DODFX has a negative performance for 3-5 years and ranks in its category at 77,78 which is pretty bad. Very easy to find better funds such as AFCNX.
D&C funds have low expenses which is nice but only one part of the puzzle.
While I agree performance is only one piece of the puzzle, it's not reasonable to compare a value shop like D&C (DODFX) to a growth shop like AC (AFCNX). Growth has been a major tailwind for folks like American Century, WCM, etc.
funds that are holding up in bad markets, thriving in good I'm always curious to learn and, in particular, learn about who's managing well across different environments since those strike me as candidates for long term holdings (though certainly not sure things). I ran a quick screen at Morningstar looking for funds that have top 15% returns over the past month (through 3/9/2020) and over the past three years as well.
Here's the code: fund / category / 4 week percentile rank / 36 month percentile rank / 36 month APR. In each category I took the fund with the lowest combined rank: a fund in the 1st percentile and 4th percentile would beat out a fund in the 5th percentile and 1st percentile (total 5 versus total 6). With more time, I would have done something more sophisticated.
Columbia Thermostat / 15-30% equity / 3 / 2 / 7.2%.

[Collected data]
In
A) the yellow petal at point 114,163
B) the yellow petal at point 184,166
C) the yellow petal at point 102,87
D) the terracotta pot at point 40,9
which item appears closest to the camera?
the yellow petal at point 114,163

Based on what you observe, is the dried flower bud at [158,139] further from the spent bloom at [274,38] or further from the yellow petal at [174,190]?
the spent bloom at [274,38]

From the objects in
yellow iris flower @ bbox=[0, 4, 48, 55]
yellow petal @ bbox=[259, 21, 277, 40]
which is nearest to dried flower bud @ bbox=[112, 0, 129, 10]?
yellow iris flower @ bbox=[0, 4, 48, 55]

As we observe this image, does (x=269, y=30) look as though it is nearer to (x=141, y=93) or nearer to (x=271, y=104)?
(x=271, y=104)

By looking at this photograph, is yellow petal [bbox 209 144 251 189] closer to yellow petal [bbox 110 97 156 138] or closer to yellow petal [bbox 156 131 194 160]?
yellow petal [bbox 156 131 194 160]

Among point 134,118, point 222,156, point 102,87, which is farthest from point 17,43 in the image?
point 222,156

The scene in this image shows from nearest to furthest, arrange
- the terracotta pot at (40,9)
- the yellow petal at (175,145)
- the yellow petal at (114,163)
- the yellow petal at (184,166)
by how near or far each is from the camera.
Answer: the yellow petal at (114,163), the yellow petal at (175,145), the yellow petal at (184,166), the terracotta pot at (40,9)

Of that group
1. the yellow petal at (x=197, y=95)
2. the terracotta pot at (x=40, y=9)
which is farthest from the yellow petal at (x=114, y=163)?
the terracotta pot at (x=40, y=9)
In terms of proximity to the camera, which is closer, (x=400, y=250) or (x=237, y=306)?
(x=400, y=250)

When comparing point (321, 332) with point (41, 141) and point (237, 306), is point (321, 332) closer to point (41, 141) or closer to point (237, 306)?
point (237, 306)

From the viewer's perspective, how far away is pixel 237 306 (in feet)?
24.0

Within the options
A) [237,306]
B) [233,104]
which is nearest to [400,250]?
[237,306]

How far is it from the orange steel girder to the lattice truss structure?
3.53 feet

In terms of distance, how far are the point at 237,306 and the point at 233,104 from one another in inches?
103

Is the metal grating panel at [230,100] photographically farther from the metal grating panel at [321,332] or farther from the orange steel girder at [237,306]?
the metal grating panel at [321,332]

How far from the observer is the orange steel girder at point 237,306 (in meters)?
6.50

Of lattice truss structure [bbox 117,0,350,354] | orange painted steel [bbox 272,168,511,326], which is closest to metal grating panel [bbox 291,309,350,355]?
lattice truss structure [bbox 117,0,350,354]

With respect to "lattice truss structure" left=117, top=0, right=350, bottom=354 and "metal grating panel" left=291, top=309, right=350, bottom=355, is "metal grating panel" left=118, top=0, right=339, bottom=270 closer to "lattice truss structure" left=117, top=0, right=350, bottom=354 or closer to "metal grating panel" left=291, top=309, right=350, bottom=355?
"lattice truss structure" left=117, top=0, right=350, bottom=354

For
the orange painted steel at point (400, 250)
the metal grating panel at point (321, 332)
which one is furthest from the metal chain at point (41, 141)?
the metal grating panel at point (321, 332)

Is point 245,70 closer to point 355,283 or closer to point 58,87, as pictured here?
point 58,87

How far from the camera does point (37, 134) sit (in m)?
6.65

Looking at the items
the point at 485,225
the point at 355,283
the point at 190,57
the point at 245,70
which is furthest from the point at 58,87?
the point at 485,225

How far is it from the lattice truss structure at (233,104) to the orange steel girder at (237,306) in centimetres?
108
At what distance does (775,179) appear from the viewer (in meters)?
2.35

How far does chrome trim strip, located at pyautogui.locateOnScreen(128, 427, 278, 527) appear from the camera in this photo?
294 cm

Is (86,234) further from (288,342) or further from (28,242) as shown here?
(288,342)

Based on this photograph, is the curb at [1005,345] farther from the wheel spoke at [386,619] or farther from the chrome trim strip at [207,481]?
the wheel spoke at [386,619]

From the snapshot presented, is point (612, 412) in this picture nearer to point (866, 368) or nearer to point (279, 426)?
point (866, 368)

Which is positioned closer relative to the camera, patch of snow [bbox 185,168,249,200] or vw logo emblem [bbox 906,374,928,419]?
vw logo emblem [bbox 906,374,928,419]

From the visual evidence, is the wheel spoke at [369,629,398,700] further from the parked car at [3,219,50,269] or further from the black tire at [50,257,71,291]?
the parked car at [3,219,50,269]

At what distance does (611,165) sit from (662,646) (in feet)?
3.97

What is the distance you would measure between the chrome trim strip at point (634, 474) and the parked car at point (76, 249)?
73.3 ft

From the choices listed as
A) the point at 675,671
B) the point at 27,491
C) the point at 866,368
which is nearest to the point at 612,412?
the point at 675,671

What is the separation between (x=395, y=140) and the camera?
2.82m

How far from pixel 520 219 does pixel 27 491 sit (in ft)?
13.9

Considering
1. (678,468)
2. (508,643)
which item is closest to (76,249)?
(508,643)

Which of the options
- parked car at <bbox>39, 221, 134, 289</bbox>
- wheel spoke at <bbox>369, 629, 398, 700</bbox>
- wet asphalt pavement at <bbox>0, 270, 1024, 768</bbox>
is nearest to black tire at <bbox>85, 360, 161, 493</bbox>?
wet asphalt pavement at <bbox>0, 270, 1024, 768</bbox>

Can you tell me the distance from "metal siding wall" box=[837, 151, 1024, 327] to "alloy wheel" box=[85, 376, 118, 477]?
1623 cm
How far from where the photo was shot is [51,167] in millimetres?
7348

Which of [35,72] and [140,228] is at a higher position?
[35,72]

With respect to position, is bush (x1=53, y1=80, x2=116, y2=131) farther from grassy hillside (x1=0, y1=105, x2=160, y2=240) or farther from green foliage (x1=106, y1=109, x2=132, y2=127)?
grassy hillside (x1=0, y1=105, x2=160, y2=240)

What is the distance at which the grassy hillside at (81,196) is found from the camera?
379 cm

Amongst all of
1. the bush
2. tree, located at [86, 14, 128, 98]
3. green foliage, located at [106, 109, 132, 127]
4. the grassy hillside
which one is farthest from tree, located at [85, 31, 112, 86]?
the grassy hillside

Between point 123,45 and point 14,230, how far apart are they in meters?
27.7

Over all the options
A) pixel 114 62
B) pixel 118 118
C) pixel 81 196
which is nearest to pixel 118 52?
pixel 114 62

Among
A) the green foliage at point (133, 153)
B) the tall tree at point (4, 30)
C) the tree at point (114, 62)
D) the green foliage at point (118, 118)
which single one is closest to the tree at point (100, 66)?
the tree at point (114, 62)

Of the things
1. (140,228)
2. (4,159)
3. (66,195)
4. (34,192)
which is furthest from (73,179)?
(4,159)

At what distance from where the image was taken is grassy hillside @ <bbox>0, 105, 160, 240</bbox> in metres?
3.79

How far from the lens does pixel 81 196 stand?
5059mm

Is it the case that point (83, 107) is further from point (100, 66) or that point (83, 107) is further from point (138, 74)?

**Work instruction 1**
Transcribe a passage from the mutual fund discussion, beginning at the words "Here's the code: fund" and stopping after "equity / 3 / 2 / 7.2%.".
**Work instruction 2**
Write the next part of the mutual fund discussion, picking up after its final line.
This data has no connection to the text about mutual funds.

**Written reply 1**
Here's the code: fund / category / 4 week percentile rank / 36 month percentile rank / 36 month APR. In each category I took the fund with the lowest combined rank: a fund in the 1st percentile and 4th percentile would beat out a fund in the 5th percentile and 1st percentile (total 5 versus total 6). With more time, I would have done something more sophisticated.
Columbia Thermostat / 15-30% equity / 3 / 2 / 7.2%.

**Written reply 2**
Madison Conservative Allocation / 30-50% equity / 1 / 9 / 5.3%.
Walden Balanced / 50-85% equity / 9 / 3 / 6.5%
PIMCO Stocks Plus Long Duration / 85%+ equity / 1 / 1/ 20%
ATAC Rotation / tactical allocation / 1 / 2/ 10.8%
Voya Global Perspectives / world allocation / 7 / 2 / 5.6%
iShares Edge MSCI Minimum Volatility USA / large blend / 4 / 1/ 10.9%
Akre Focus / large growth / 1 / 3 / 18.5%
BMO Low Volatility Equity / large value / 1 / 1 / 7.3%
ABR Dynamic Blend Equity & Volatility / long-short equity / 1 / 1/ 10.5%. Ummm ... up 20% in the past four weeks?
Infinity Q Diversified Alpha / multi-alternative / 1 / 2 / 7.7%
Government Street Mid-Cap / midcap blend / 5 / 2/ 6.6%
T Rowe Price New Horizons / midcap growth / 1 / 2 / 18.2%
Virtus KAR Mid-Cap Growth / midcap growth / 2 / 1 / 21.2%
Jensen Quality Value / midcap value / 3 / 2 / 4.0%. A sad reflection on the state of value investing
Calvert Small-Cap / small blend / 5 / 3 / 3.3%
Wasatch Ultra Growth / small growth / 5 / 2 / 21.3%
Camelot Excalibur Small Cap / small value / 1 / 5 / -0.4%. Eeek.
The ABR fund invests in the S&P500, VIX futures and cash. In low vol markets, it increases equity and in high vol markets, it increases exposure to the VIX. Expensive but it's sort of worked.
Akre is amazing. New Horizons, likewise. Columbia Thermostat keeps cropping up. Government Street Mid-Cap is tiny but excellent. The Virtus KAR folks are mostly closed, mostly really good.
Just some thoughts on what's been working a bit.
David
Dodge and Cox "This is why when volatility increases, such as the last 3 years, their funds lag."
Volatility decreased for DODFX and in foreign markets.
Std dev Jan 2014 - Jan 2017DODFX: 14.81%
EFV: 12.97% (iShares MSCI EAFE Value, used as proxy for foreign large cap value market)
VEU: 12.58% (Vanguard FTSE All-World, ex-US, used as proxy for foreign market)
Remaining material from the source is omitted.